Correlation Between Workhorse and Superior Industries
Can any of the company-specific risk be diversified away by investing in both Workhorse and Superior Industries at the same time? Although using a correlation coefficient on its own may not help to predict future stock returns, this module helps to understand the diversifiable risk of combining Workhorse and Superior Industries into the same portfolio, which is an essential part of the fundamental portfolio management process.
By analyzing existing cross correlation between Workhorse Group and Superior Industries International, you can compare the effects of market volatilities on Workhorse and Superior Industries and check how they will diversify away market risk if combined in the same portfolio for a given time horizon. You can also utilize pair trading strategies of matching a long position in Workhorse with a short position of Superior Industries. Check out your portfolio center. Please also check ongoing floating volatility patterns of Workhorse and Superior Industries.
Diversification Opportunities for Workhorse and Superior Industries
-0.74 | Correlation Coefficient |
Pay attention - limited upside
The 3 months correlation between Workhorse and Superior is -0.74. Overlapping area represents the amount of risk that can be diversified away by holding Workhorse Group and Superior Industries Internatio in the same portfolio, assuming nothing else is changed. The correlation between historical prices or returns on Superior Industries and Workhorse is a relative statistical measure of the degree to which these equity instruments tend to move together. The correlation coefficient measures the extent to which returns on Workhorse Group are associated (or correlated) with Superior Industries. Values of the correlation coefficient range from -1 to +1, where. The correlation of zero (0) is possible when the price movement of Superior Industries has no effect on the direction of Workhorse i.e., Workhorse and Superior Industries go up and down completely randomly.
Pair Corralation between Workhorse and Superior Industries
Given the investment horizon of 90 days Workhorse Group is expected to generate 3.39 times more return on investment than Superior Industries. However, Workhorse is 3.39 times more volatile than Superior Industries International. It trades about 0.13 of its potential returns per unit of risk.
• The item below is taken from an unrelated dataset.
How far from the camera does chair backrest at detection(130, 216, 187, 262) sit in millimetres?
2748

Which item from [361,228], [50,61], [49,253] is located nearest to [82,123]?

Superior Industries International is currently generating about -0.12 per unit of risk. If you would invest 61.00 in Workhorse Group on September 12, 2024 and sell it today you would earn a total of 45.00 from holding Workhorse Group or generate 73.77% return on investment over 90 days.
Time Period | 3 Months [change] |
Direction | Moves Against |
Strength | Weak |
Accuracy | 100.0% |
Values | Daily Returns |
Workhorse Group vs. Superior Industries Internatio
Performance |
Timeline |
Workhorse Group |
Superior Industries |
Workhorse and Superior Industries Volatility Contrast
Predicted Return Density |
Returns |
Pair Trading with Workhorse and Superior Industries
The main advantage of trading using opposite Workhorse and Superior Industries positions is that it hedges away some unsystematic risk. Because of two separate transactions, even if Workhorse position performs unexpectedly, Superior Industries can make up some of the losses. Pair trading also minimizes risk from directional movements in the market. For example, if an entire industry or sector drops because of unexpected headlines, the short position in Superior Industries will offset losses from the drop in Superior Industries' long position.The idea behind Workhorse Group and Superior Industries International pairs trading is to make the combined position market-neutral, meaning the overall market's direction will not affect its win or loss (or potential downside or upside). This can be achieved by designing a pairs trade with two highly correlated stocks or equities that operate in a similar space or sector, making it possible to obtain profits through simple and relatively low-risk investment.Superior Industries vs. Monro Muffler Brake | Superior Industries vs. Dorman Products | Superior Industries vs. Motorcar Parts of | Superior Industries vs. Gentherm |
Check out your portfolio center.Note that this page's information should be used as a complementary analysis to find the right mix of equity instruments to add to your existing portfolios or create a brand new portfolio. You can also try the Transaction History module to view history of all your transactions and understand their impact on performance.